On a NVIDIA RTX 4070 (laptop, 8GB) (paired with a balanced Intel Core i5-13500H (laptop)-class CPU), Rainbow Six Siege runs at roughly 240 FPS at 1080p with our optimized settings — up from about 240FPS with everything maxed. Here's the configuration and what each setting costs.
The NVIDIA RTX 4070 (laptop, 8GB) is a mainstream 1080p graphics card with 8GB of VRAM, and Rainbow Six Siege is a lightweight, high-frame-rate esports title. Paired with the Intel Core i5-13500H (laptop), it flies at 1080p — about 240 FPSwith FrameCoach's optimized settings. That already clears a smooth frame rate on High, so our tuning keeps the visuals as high as possible instead of chasing extra frames.
Across resolutions you can expect around 240 FPS at 1080p and 148 FPS at 1440p, dropping to roughly 84 FPS at 4K. The biggest free win is DLSS upscaling — set it to Quality for a large FPS boost at little visual cost.
| Resolution | All-High FPS | Optimized FPS |
|---|---|---|
| 1080p | 240 | 240 |
| 1440p | 149 | 148 |
| 4K | 85 | 84 |
⚡ Fine-tune this for your exact CPU & target FPS →
With FrameCoach's optimized balanced settings, the NVIDIA RTX 4070 (laptop, 8GB) averages around 240 FPS at 1080p in Rainbow Six Siege — up from about 240 FPS with everything on High.
At 1440p with optimized settings, the NVIDIA RTX 4070 (laptop, 8GB) averages roughly 148 FPS in Rainbow Six Siege — a smooth experience.

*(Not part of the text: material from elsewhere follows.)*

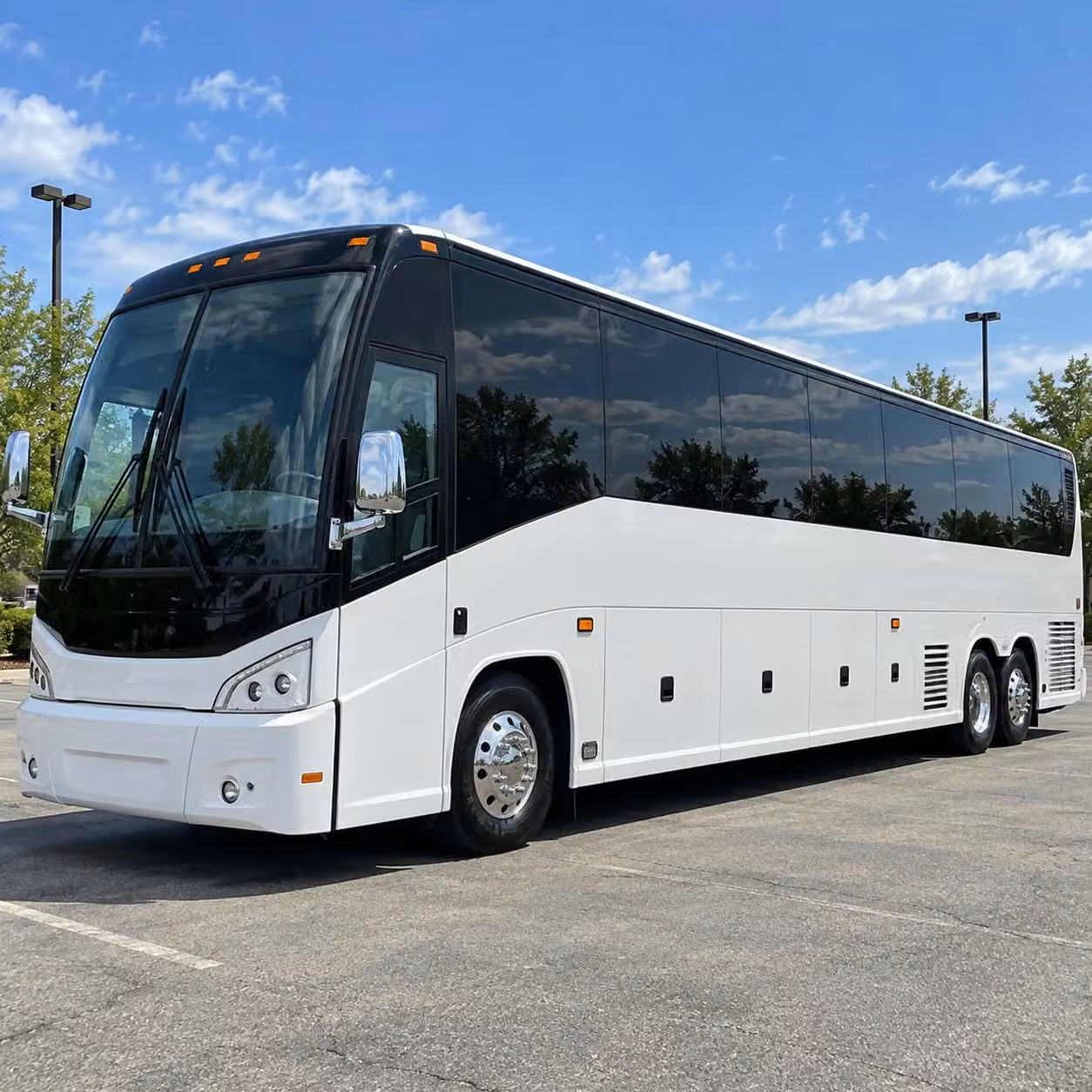 rochester red wings fan groups deserve better than rideshares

Use a balanced preset, keep ray tracing off for maximum FPS, and ease the heaviest options like Shadow Quality and Reflection Quality down a notch. The full per-setting breakdown is above.
FPS figures are estimates from a generalized model (hardware tier × game load × per-setting weights), not live benchmarks — real performance varies by scene, drivers and game version.